Even though these personal comments might sting far worse than bland form letters, they can actually shift the odds toward publication. But we have to learn from them, and apply what feels right for our stories. A lot of that means checking our egos at the door. Paying attention to what we actually wrote, and not what we thought we wrote.

I have a great example of this, in an old fantasy story that I sent out years back to the major short fiction markets. I thought I’d written a subtle but intense tale of betrayal, compromise, and self-discovery. The editor of my all-time-favorite market found the story and the world interesting, but told me ‘No’. And why:

The opening was quite vivid, but I didn’t feel as emotionally connected with the story there as I was hoping.  I think that may have been because of (Protagonist’s) seemingly non-plussed attitude initially at his wife’s transformation, which I felt in his dialog, and because the narrative didn’t give me much of a feel there for his emotional reaction to it all.  I liked the emotion later in that scene, like him saying “I wish you had told me,” but I also wanted to feel that guilt or remorse rebounding off the page, and it didn’t quite reach that level for me.

I shelved that as a ‘No’ and set the story aside, still too close to it. Over the new few years, I gained more experience in successfully bludgeoning readers with intense emotional arcs.

Last week I looked at the old story again with clearer eyes, finally understanding why the editor might have wanted to see ‘guilt and remorse rebounding off the page’. My protagonist was meant to be a tightly-controlled intellectual. He came across as dull and emotionally stunted. I needed him to be passionate, conflicted, on the verge of challenging everything he knew about his world.

I gutted the story. Focused on the emotions. Let the poor guy feel something, then made him feel too much. Then I began rewriting until 4700 words of dry prose became 11,000 words of (hopefully) stronger drama. I’ll know, once I either send it out on the professional rounds again, or decide to self-publish it.

But it took time, distance, and the willingness to accept that what I had first written wasn’t the story I wanted to tell.

3 Comments on "Rejection letters, or Anything but ‘Yes’ is still ‘No’"


  1. “Anything but ‘yes’ is still ‘no'” Yes!

    I threw out my rejection letters a couple of years back. I don’t really know why I kept them (perhaps because, apocryphally, Stephen King kept his?) but they weren’t doing me any favors.
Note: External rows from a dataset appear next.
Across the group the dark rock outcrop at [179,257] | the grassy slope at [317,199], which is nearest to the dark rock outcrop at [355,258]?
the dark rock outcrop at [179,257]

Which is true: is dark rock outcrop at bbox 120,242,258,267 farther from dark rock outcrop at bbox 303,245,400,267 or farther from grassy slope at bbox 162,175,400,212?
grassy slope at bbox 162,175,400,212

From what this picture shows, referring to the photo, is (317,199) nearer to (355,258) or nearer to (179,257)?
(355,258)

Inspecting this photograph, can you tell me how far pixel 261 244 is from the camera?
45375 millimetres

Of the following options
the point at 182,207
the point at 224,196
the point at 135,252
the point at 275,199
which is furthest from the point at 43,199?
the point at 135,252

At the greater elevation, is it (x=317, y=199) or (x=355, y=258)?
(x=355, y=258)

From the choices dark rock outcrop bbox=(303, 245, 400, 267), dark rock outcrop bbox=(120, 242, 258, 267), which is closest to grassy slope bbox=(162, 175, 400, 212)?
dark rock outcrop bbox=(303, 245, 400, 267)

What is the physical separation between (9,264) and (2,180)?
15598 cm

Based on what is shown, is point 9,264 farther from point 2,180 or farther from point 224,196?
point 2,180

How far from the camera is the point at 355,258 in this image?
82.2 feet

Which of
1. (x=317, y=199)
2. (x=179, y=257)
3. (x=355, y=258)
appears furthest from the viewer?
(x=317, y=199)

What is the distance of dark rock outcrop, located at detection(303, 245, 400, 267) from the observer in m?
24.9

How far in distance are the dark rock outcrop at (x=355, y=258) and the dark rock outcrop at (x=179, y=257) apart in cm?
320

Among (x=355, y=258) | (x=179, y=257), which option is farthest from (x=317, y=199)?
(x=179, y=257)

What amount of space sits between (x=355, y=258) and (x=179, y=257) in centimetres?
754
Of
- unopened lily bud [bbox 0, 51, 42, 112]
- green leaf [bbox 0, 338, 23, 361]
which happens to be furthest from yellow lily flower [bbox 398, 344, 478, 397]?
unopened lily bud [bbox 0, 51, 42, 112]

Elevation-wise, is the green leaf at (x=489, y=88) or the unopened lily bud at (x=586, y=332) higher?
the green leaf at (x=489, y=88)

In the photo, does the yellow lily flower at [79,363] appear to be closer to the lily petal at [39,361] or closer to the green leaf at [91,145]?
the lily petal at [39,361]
  2. I hear you, Jen! I threw out most of my rejections from the first round of my adventures-in-rejection more than twenty years ago. They were just too painful. I was a terrible writer. Round Two started up in 2009, and I’ve since tracked everything with a spreadsheet. It’s not comforting, but it lets me see who rejected what long after I’ve forgotten.

    How sad is it, when we celebrate and keep our first personalized rejection, even though it never led to a sale? Mine was from Marion Zimmer Bradley, circa 1990 or so. She complimented me on some good ideas, but gently chewed me out for using werewolves in a story (that had no werewolves.) “No one wants to read about werewolves and vampires,” she said. Advice I should probably not have taken to heart, in hindsight.

    Ah, good times.


    1. Personalized rejection from Marion Zimmer Bradley? I’d frame that!

      For better or worse, one of my projects on the slow cooker is a werewolf series (trilogy? I dunno. I have two so far); some people will always read werewolves, market saturation or no.

      I do work at a library, and I’ve started to see a slow return to YA books coming through that aren’t supernatural.